ТЕКСТ ДЛЯ ЧТЕНИЯ »

..........

Киев поверженный. Об одноименной книге Людмилы Соколовской-Дудукаловой. К 70-летию освобождения Киева

Киев поверженныйНаступает время, когда о минувшей войне пишут уже не воевавшие, а их младшие братья и сестры. Забывается то, о чем думали, надеясь, что оно никогда не изгладится из памяти. Город Толбухин, переименованный болгарами в честь своего освободителя, снова стал Добричем. Оскверняются мемориалы на территории бывших республик СССР. Уходят ветераны. Да и младшие уже скрываются за горизонтом. А так хочется рассказать, как виделась война по обе стороны линии фронта…
Наманган, Узбекистан. На узкой постели я прихожу в себя после приступа малярии с температурой 41,5°. Мама моет пол, чтоб мне легче дышалось. Папа — на трудовом фронте, на Урале. Вдруг вопль: «Лизочка! Лизочка!» Полина Павловна Клингерман, соседка, полная женщина, бежит вдоль дувала, истошно выкрикивая мамино имя.
Среди женщин Полина Павловна была редкой счастливицей. Ее шестидесятилетний муж не подлежал призыву. Она ворвалась в нашу комнатенку, мама шагнула к ней, они обнялись, зарыдали — и без единого слова я, девятилетний, понял: Киев наш! Мой Киев — он снова наш!

..........

ЗАПИСАННЫЕ ДАННЫЕ »
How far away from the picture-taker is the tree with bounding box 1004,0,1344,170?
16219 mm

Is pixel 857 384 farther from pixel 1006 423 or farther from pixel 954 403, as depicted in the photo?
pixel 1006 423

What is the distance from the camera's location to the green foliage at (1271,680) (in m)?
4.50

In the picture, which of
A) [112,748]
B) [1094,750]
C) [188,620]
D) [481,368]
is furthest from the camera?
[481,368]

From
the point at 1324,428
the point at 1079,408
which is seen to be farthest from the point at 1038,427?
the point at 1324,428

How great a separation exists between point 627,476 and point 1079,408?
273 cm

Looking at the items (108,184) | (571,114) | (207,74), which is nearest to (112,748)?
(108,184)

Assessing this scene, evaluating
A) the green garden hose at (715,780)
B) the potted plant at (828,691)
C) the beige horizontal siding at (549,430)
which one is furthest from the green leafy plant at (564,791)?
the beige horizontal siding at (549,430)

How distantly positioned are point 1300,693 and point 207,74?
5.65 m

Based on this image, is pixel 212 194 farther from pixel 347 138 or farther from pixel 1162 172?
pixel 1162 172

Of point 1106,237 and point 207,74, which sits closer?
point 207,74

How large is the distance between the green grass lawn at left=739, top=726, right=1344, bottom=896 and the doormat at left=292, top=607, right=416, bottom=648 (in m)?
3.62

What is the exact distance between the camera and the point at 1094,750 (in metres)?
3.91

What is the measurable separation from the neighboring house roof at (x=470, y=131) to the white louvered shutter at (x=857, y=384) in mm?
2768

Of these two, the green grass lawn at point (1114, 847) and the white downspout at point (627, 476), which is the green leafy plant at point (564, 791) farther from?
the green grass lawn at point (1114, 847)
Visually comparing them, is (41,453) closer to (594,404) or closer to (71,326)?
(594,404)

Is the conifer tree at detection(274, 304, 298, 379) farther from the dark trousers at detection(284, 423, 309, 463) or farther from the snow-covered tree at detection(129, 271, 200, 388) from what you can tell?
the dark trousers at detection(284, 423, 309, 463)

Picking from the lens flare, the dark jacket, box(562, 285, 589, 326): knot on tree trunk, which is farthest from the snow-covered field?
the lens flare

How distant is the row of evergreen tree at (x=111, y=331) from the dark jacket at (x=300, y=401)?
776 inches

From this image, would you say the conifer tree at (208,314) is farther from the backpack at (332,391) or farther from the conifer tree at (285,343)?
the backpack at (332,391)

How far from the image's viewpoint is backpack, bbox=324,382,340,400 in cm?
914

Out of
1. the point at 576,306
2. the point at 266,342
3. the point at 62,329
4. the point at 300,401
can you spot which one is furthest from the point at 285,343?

..........

СПИСОК ЗАДАНИЙ »
A) Какое название снова получил город Толбухин, согласно тексту о Киеве?
B) Воспроизведите дословно записи: всё от строки, содержащей «How distantly positioned», до конца записей включительно.
Записи с текстом для чтения никак не связаны.

ОТВЕТЫ К ЗАДАНИЯМ »
A) Добрич.

B)
How distantly positioned are point 1300,693 and point 207,74?
5.65 m

Based on this image, is pixel 212 194 farther from pixel 347 138 or farther from pixel 1162 172?
pixel 1162 172

Of point 1106,237 and point 207,74, which sits closer?
point 207,74

How large is the distance between the green grass lawn at left=739, top=726, right=1344, bottom=896 and the doormat at left=292, top=607, right=416, bottom=648 (in m)?
3.62

What is the exact distance between the camera and the point at 1094,750 (in metres)?
3.91

What is the measurable separation from the neighboring house roof at (x=470, y=131) to the white louvered shutter at (x=857, y=384) in mm?
2768

Of these two, the green grass lawn at point (1114, 847) and the white downspout at point (627, 476), which is the green leafy plant at point (564, 791) farther from?
the green grass lawn at point (1114, 847)
Visually comparing them, is (41,453) closer to (594,404) or closer to (71,326)?
(594,404)

Is the conifer tree at detection(274, 304, 298, 379) farther from the dark trousers at detection(284, 423, 309, 463) or farther from the snow-covered tree at detection(129, 271, 200, 388) from what you can tell?
the dark trousers at detection(284, 423, 309, 463)

Picking from the lens flare, the dark jacket, box(562, 285, 589, 326): knot on tree trunk, which is farthest from the snow-covered field?
the lens flare

How distant is the row of evergreen tree at (x=111, y=331) from the dark jacket at (x=300, y=401)?
776 inches

From this image, would you say the conifer tree at (208,314) is farther from the backpack at (332,391) or farther from the conifer tree at (285,343)?
the backpack at (332,391)

How far from the image's viewpoint is backpack, bbox=324,382,340,400 in cm?
914

Out of
1. the point at 576,306
2. the point at 266,342
3. the point at 62,329
4. the point at 300,401
can you spot which one is furthest from the point at 285,343?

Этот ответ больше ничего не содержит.